──────── Provided passage

1

I want to create an instance just by defining the type for a generic class

public abstract class Base<T> {
    private final T genericTypeObject;

    protected Base(){
          //Create instance of T here without any argument

    }
}

So that I just can call the default constructor:

public class Child extends Base<SomeClass>{
    public Child () {
        super();
    }
}

and the Base-class implementation will create me an instance of the GenericType.

  • 1
    You may be asking an XY Problem, and so yu may be better off explaining your overall problem and not how you're trying to (incorrectly) solve it. – Hovercraft Full Of Eels Jul 27 '17 at 12:31
  • Do you want a "clean" solution, or would you be happy with a dirty, reflection-based hack? I was trying to do something like that once, I've given up, but lately I think I've figured it out - though it's really hacky. If that suits you, I can try to finally do that. – Filip Malczak Jul 27 '17 at 12:31
  • Maybe you can provide me just both :D I kept the question simple for others . I will decide afterwards which fits best :D – Spektakulatius Jul 27 '17 at 12:32
  • Here's the dirty answer: Class<T> s; public Child(Class<T> s) { this.s = s; } private T getInstance() { return s.newInstance(); } – Ahmad Sanie Jul 27 '17 at 12:33
  • 2
    "Without any arguments" Why do you have that requirement? Passing an instance of T to the super constructor is by far the cleanest solution I can think of. – Jorn Vernee Jul 27 '17 at 12:41
4

The generic information will be erased at compile time, so there will be no T anymore during runtime (you loose the information). Thats why you somewhere will need a Class<> to store the information.


The most clean & simple solution form my point of view is to pass in the class to to the constructor. I know you requested it to be without any constructor argument, but I do not think this is possible.

────────────────
──────── Source data

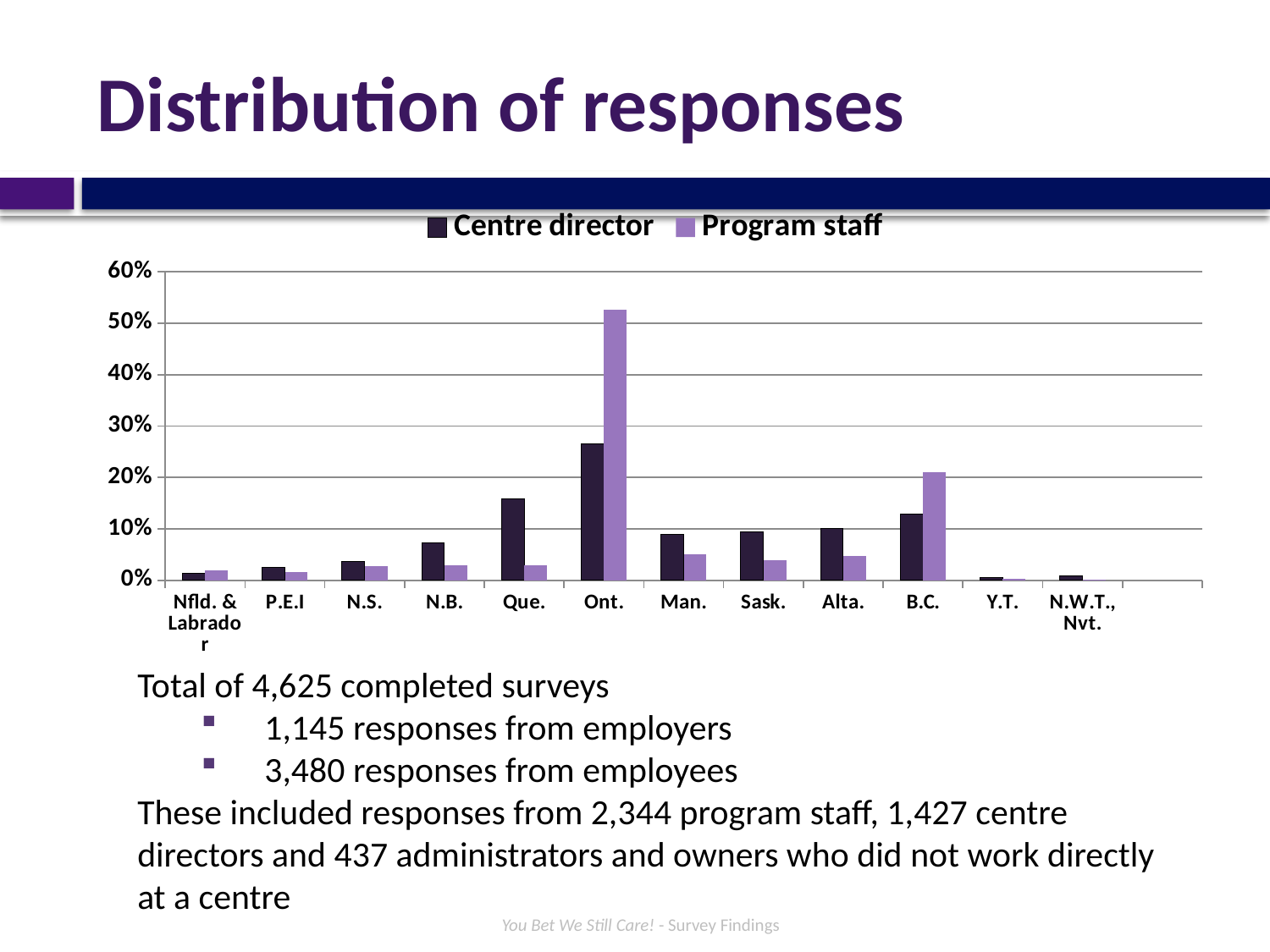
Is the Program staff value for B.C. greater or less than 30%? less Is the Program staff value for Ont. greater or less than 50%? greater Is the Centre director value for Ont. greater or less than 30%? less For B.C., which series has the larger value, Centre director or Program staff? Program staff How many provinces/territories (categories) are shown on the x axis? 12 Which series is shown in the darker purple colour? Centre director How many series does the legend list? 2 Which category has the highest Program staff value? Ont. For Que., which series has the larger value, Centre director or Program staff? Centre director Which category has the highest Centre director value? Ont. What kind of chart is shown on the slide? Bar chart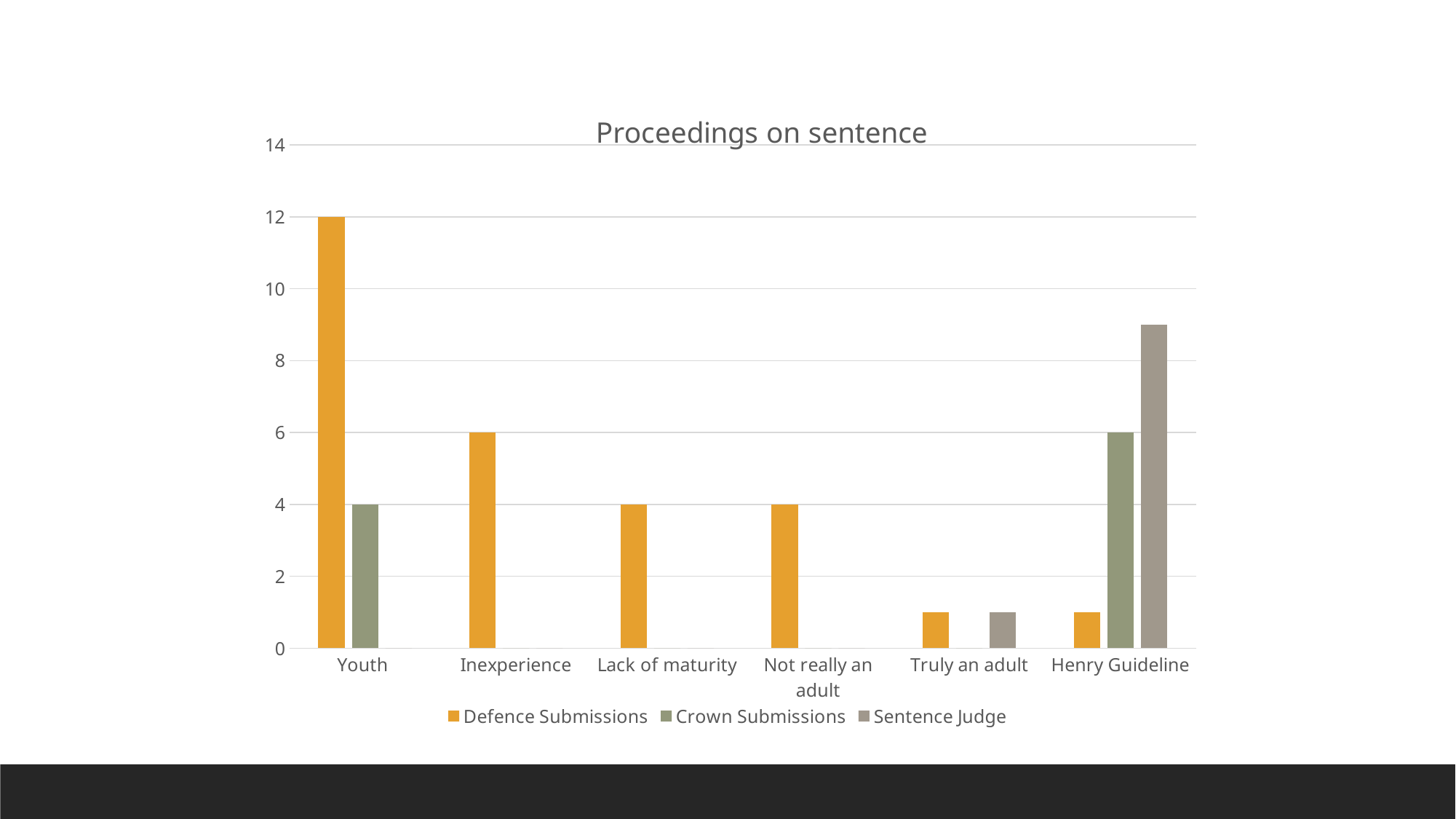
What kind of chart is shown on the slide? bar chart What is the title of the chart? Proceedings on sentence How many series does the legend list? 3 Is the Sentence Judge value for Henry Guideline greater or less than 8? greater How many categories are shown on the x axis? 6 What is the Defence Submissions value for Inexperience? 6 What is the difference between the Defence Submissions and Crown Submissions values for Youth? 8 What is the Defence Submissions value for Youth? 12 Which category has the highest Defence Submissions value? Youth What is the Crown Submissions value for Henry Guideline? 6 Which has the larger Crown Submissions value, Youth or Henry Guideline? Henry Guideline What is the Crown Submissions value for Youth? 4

────────────────

* [Activities]:
[1] How would you restate the paragraph of the Java generics thread that begins "The generic information will be erased" more briefly, keeping its main facts?
[2] Answer these questions on the Java generics thread, one line each:
(a) Which type does the Child class supply to Base?
(b) What kind of problem does one commenter suggest the asker may be posing?
(c) According to the paragraph beginning "The most clean & simple solution", what should be passed to the constructor?

* [Answers per task]:
[1] Generic type information is erased at compile time, so T no longer exists at runtime. A Class<> is therefore needed somewhere to hold that information.

[2]
(a) SomeClass
(b) An XY Problem
(c) The class